Around one in 20 prescriptions written by family doctors contain an error, according to a study published today.
Most mistakes were classed as mild or moderate, but around one in every 550 items was judged to contain a serious error, the research commissioned by the General Medical Council (GMC) found.
The most common of the prescribing or monitoring errors were lack of information on dosage, prescribing an incorrect dosage, and failing to ensure that patients were properly checked with blood tests.
One in eight of all patients had a prescription item with an error - this rose to four in 10 patients aged 75 years and older.
A number of factors were found to be associated with increased risk of prescribing or monitoring errors and these included the number of medicines a patient was taking (there was a 16% increased risk of error for each additional medicine) and the age of the patient (children and those aged 75 years and older were almost twice as likely to have an error as those aged 15-64).
Researchers concluded that causes included deficiencies in the training of GPs regarding safe prescribing, time pressure, and lack of robust systems for ensuring that patients receive necessary blood tests.
Despite these concerns, they found that GPs took prescribing very seriously and used a range of strategies to try to avoid serious errors.
Professor Tony Avery of the University of Nottingham's medical school, who led the research, said: "Few prescriptions were associated with significant risks to patients but it's important that we do everything we can to avoid all errors.
"GPs must ensure they have ongoing training in prescribing, and practices should ensure they have safe and effective systems in place for repeat prescribing and monitoring."
The researchers recommended a greater role for pharmacists in supporting GPs, better use of computer systems and extra emphasis on prescribing in GP training.
Professor Sir Peter Rubin, chairman of the GMC, said: "GPs are typically very busy, so we have to ensure they can give prescribing the priority it needs.
"Using effective computer systems to ensure potential errors are flagged and patients are monitored correctly is a very important way to minimise errors.
"Doctors and patients could also benefit from greater involvement from pharmacists in supporting prescribing and monitoring.
"We will be leading discussions with relevant organisations, including the Royal College of General Practitioners and the Care Quality Commission, and the chief pharmacist in the Department of Health, to ensure that our findings are translated into actions that help protect patients."
The study took place in 15 general practices from three areas of England, regarded as reasonably representative of other general practices in England, and a total of 1,777 patients were included in the study.

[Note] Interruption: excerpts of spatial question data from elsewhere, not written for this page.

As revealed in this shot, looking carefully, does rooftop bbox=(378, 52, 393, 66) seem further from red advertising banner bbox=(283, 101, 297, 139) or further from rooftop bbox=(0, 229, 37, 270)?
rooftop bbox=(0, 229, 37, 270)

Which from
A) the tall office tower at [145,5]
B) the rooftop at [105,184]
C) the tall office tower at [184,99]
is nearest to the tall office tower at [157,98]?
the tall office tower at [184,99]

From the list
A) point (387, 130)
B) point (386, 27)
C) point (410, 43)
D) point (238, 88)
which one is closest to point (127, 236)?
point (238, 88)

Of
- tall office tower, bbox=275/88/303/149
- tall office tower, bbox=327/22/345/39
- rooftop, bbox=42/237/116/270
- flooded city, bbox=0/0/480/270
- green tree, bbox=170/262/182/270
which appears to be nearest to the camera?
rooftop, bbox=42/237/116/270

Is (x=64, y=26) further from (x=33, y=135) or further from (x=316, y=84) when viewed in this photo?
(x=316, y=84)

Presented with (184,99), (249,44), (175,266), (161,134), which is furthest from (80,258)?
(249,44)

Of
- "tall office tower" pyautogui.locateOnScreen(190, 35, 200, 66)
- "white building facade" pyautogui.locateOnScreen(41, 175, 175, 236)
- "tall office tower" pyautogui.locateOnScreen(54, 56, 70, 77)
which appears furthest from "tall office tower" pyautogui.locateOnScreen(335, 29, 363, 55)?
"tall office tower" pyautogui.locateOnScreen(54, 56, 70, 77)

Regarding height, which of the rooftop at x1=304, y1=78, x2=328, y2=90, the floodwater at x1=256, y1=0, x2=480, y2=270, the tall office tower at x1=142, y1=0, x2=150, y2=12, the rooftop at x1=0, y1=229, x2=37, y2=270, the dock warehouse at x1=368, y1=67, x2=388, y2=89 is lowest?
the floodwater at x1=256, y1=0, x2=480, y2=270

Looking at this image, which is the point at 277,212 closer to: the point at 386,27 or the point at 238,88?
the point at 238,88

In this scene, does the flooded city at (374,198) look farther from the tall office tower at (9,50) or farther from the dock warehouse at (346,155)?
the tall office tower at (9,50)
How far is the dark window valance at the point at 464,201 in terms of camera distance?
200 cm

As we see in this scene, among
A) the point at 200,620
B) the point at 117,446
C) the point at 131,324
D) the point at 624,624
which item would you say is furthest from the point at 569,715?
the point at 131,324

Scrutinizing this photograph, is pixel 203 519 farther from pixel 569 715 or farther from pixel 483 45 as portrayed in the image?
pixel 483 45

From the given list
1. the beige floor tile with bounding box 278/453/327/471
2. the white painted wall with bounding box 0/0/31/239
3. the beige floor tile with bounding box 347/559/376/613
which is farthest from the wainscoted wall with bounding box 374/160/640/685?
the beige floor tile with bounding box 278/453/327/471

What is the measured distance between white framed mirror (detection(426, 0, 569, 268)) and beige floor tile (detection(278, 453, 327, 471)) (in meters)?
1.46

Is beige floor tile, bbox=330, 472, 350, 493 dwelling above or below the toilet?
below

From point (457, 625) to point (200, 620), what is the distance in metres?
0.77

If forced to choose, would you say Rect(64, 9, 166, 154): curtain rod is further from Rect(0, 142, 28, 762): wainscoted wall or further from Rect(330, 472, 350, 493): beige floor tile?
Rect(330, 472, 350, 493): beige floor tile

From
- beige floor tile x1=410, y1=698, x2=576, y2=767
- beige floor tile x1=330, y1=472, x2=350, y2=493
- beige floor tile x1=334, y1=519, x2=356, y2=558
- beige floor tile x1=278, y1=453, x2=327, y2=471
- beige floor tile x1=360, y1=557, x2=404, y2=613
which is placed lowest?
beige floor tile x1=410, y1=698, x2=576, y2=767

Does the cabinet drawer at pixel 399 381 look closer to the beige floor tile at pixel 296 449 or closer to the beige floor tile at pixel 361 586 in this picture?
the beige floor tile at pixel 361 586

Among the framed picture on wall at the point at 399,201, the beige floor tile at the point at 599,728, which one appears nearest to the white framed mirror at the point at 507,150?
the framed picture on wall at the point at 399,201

Dr Clare Gerada, Royal College of General Practitioners (RCGP) chair of council, said: "There are over one million patient consultations in general practice every day across the UK, and this report demonstrates that in 95% of cases GPs prescribe safely and effectively in the best interests of their patients.
"GPs strive to keep their prescribing skills up to date to provide the safest possible patient care, but any error is regrettable and taken very seriously. The report helpfully identifies some areas where improvements can be made."
Health Secretary Andrew Lansley said: "Patient safety is paramount. The vast majority of prescriptions are checked by community pharmacists, who spot and put right any errors when they are dispensed. Patients can be confident that the medicines they receive are safe and appropriate.
"We have worked to improve and increase the training medical students receive in prescribing skills, and we are working with GPs to see how we can best support them to work with pharmacists and improve the safety and effectiveness of prescribing.
"We will continue to work with pharmacists and GPs to reduce prescribing errors and make the best use of medicines."